Already, researchers in a number of other countries are testing the results of Kerbel’s research in clinical trials. Kerbel has collaborated on some of this research and is helping to plan new trials that will involve breast, colorectal, and prostate cancer patients in Ontario. Some initial phase II clinical trial results in the U.S., Canada and Europe, especially in women with breast or ovarian cancer, look promising. One of these trials involved 70 women with ovarian cancer, 50 of whom were from Ontario and the remainder from the U.S., and was sponsored by the National Cancer Institute in the U.S.

Old drugs, new tricks
In translating their research from the laboratory to the clinic, Kerbel and his colleagues are at an advantage because in most cases, only the drug combinations and dosing patterns are new, while the drugs themselves are already approved. Working with old drugs is less expensive and involves fewer regulatory hurdles than developing new ones.

The laboratory is not the only place where it helps to work with off-patent drugs. In the clinic, the cost of these drugs is a tiny fraction of newly approved pharmaceuticals.

Another major advantage to both taxpayers and patients is that metronomic doses are low enough that they can typically be delivered orally with certain chemotherapeutic drugs.
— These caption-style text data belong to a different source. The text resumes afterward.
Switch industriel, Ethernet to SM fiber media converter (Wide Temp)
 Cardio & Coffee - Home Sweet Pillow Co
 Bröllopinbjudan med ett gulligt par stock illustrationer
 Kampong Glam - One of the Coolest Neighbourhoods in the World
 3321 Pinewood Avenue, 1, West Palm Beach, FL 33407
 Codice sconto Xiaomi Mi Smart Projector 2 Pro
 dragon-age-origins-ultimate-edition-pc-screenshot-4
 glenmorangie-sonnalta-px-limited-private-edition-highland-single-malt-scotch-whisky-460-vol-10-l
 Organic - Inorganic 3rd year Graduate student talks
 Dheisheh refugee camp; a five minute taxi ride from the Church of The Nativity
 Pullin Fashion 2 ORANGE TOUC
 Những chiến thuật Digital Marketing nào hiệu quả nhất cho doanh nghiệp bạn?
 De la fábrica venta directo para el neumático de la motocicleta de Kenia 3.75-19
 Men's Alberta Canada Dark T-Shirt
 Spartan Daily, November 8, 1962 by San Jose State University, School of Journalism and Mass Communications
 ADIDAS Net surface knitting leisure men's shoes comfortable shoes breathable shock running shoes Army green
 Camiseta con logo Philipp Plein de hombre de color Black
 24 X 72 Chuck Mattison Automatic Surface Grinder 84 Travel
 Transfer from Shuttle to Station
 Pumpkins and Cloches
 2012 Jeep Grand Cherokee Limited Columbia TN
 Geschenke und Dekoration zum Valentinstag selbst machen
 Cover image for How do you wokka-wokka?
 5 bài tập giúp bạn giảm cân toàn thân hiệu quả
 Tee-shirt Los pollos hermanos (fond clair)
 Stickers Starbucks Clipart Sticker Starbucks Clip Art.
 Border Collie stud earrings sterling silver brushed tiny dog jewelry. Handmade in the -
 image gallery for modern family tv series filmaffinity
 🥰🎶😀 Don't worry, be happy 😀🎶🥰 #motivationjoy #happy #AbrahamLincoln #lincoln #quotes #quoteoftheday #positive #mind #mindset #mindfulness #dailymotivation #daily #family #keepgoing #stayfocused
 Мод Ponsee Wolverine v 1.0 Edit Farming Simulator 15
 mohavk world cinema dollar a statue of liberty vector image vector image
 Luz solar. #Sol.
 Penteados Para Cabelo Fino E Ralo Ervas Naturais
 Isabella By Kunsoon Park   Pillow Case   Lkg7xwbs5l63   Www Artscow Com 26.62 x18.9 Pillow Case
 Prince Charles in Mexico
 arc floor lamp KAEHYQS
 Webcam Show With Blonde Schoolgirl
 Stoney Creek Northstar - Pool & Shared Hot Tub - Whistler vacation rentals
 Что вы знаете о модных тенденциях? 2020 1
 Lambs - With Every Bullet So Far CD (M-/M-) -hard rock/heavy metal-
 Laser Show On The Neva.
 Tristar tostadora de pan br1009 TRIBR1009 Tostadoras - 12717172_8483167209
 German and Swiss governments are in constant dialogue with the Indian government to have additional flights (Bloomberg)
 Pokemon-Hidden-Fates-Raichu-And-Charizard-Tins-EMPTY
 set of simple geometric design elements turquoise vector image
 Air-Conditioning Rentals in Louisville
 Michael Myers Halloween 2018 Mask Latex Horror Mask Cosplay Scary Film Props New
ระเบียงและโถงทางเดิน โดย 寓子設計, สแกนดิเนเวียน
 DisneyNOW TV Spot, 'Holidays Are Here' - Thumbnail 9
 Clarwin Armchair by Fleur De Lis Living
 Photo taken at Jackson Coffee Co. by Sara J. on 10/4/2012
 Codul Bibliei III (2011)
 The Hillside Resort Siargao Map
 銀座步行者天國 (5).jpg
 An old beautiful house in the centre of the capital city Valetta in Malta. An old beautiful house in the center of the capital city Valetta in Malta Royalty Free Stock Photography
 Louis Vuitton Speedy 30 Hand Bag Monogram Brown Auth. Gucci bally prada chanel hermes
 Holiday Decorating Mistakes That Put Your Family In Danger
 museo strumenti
Rather than having to travel to a cancer centre and meet with a health care professional every few weeks to receive a simple injection, chemotherapy patients can take their medications at home on a daily or weekly basis.

Receiving drugs in small, regular doses is also less likely to overwhelm the body than a single massive dose. Kerbel has developed models of highly advanced, widespread metastatic disease in mice using tumours such as breast cancer and melanoma and has shown that certain combinations of two oral chemotherapy drugs given in a low-dose metronomic fashion every day without any breaks for up to five months can have unexpectedly good anti-tumour properties with minimal toxic side effects.

It is for this reason that Kerbel’s work could be so important for some cancer patients. Not only could antiangiogenic metronomic therapy save or prolong lives by destroying devastating tumours; it could also improve the quality of lives by reducing devastating side-effects.